I found a snippet of code on the internet that creates a random string (passwords in my case). Thanks to Scripting Guy (or Dr. Scripto).

So I started with this:
-join ((33..33) + (35..38) + (40..47) + (58..64) + (48..57) + (65..90) + (97..122) + (97..122) | Get-Random -Count $length | ForEach-Object {[char]$_})

Then modified the character set to avoid single and double quotes and wrapped it in a do … until loop to require at least two digits. Like so:
Do { $c = 0; -join ((33..33) + (35..38) + (40..47) + (58..64) + (48..57) + (65..90) + (97..122) + (97..122) | Get-Random -Count 16 | ForEach-Object { [char]$_ ; if ([char]$_ -match "\d") { $c++ } }) } until ( $c -gt 1 )

Which works fine but then I tried to hide the invalid entries like this:
Do { $c = 0; $pw = ""; -join ((33..33) + (35..38) + (40..47) + (58..64) + (48..57) + (65..90) + (97..122) + (97..122) | Get-Random -Count 16 | ForEach-Object { $pw += [char]$_ ; if ([char]$_ -match "\d") { $c++ } }) } until ( $c -gt 1 ) $pw

Which is functional but outputs a blank line for each suppressed entry. This question is mostly about learning but I would like to know where the extra lines are coming from and get your suggestions of different possible solutions.

Jay,
Welcome to the forum.

I think you’re overcompicating this. You may start with something like this:

$length = 12
-join (
(0..9),
('a'..'z'),
('A'..'Z'),
('+','-','!','?','@') | 
    Get-Random -Count $length 
)

I think that’s way easier to read and to understand. You simply join all numbers and letters you want to have in your pool and then you pick a number of them randomly.

Of course you can go way more fancy with it if you want.

I appreciate your response but I also need to require at least two digits, avoid single and double quotes and I’m currently trying to “hide” words without two digits. My post was to try and understand the extra line feeds in my current code.

Thanks from:
Jay

The code I posted is just a suggestion. You are allowed to use it as an inspiration for you own needs.

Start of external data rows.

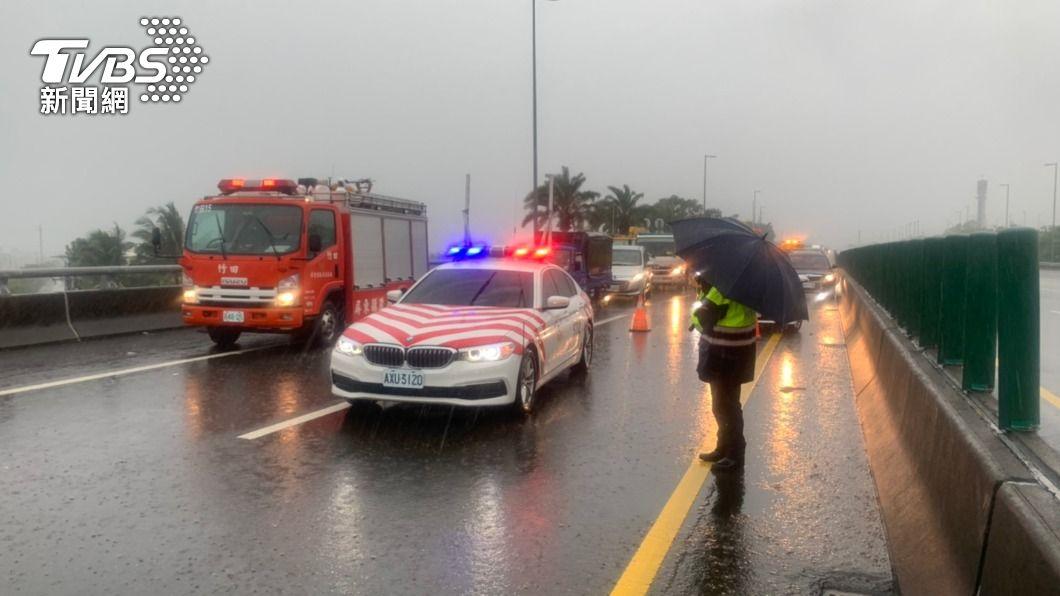 屏東多處傳出坍方、車禍意外。(圖/TVBS) 外圍環流大雨狂炸 屏東多處傳出坍方、車禍意外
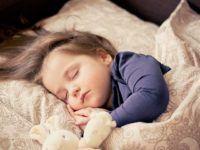 Niñera nocturna, cómo dejar al niño con una cuidadora de noche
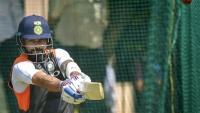 Kohli gives tips to WC-bound Team India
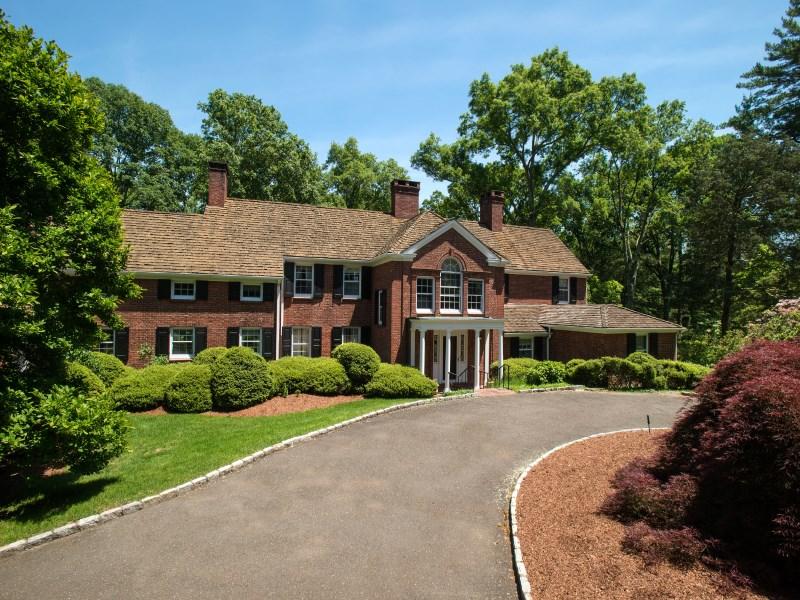 独户住宅 为 销售 在 Timeless Round Hill Estate 75 Round Hill Road Greenwich, 康涅狄格州 06831 美国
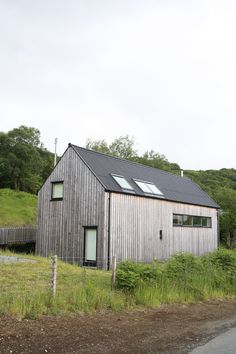 Contemporary timber clad house on the Isle of Skye House Cladding, Exterior Cladding, Timber Cladding, Facade House, Cabin Design, House Design, Cottage Extension, Clad Home, Scandinavian Architecture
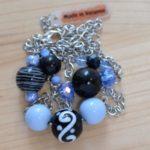 sautoir argenté perles bleues et noires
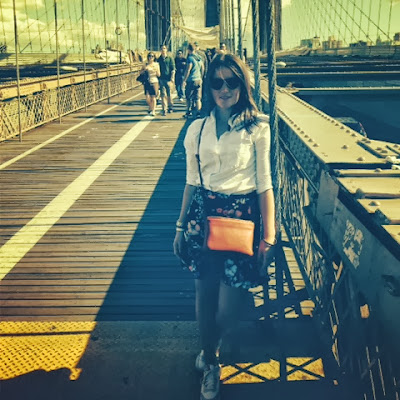 Brooklyn Bridge Babe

The usual password complexity rules include at least 3 of 4 character classes which are letters, capitals, numbers and special characters. But of course you can adjust it to whatever rules you apply. If you require two digits you use:

0..9 | Get-Random -Count 2

and add the result to the rest of the characters you collected. In the end you could use Get-Random -Shuffle to mix up the order.

BTW: most of the security specialists agree nowadays that the length of a password is much more importatnt than its complexity.

If that’s your phone number at the end of your post you should remove it.

I did re: remove the phone number thanks.

I don’t think you’re understanding what I’m trying to do re: two digits. I need to generate password that have at least two digits and don’t use single or double quotes. The code I have at the end works find for that but my question is why does the output have extra blank lines in it equal to the number of discarded passwords randomly generated.

I don’t think you understood what I was trying to show - there are other ways to achieve what you want.

If the condition “at least 2 digits” is the only condition you care about the following snippet would be enough:

Do { 
    $pw = 
        -join (
            ('a'..'z'), ('A'..'Z'), (0..9), '+','-','!','?','@','#','$','%' |
                Get-Random -Count 16
        )
}
until ( $pw -match '\d\D*\d' ) $pw

You don’t need to hide invalid entries when you don’t create some in the first place.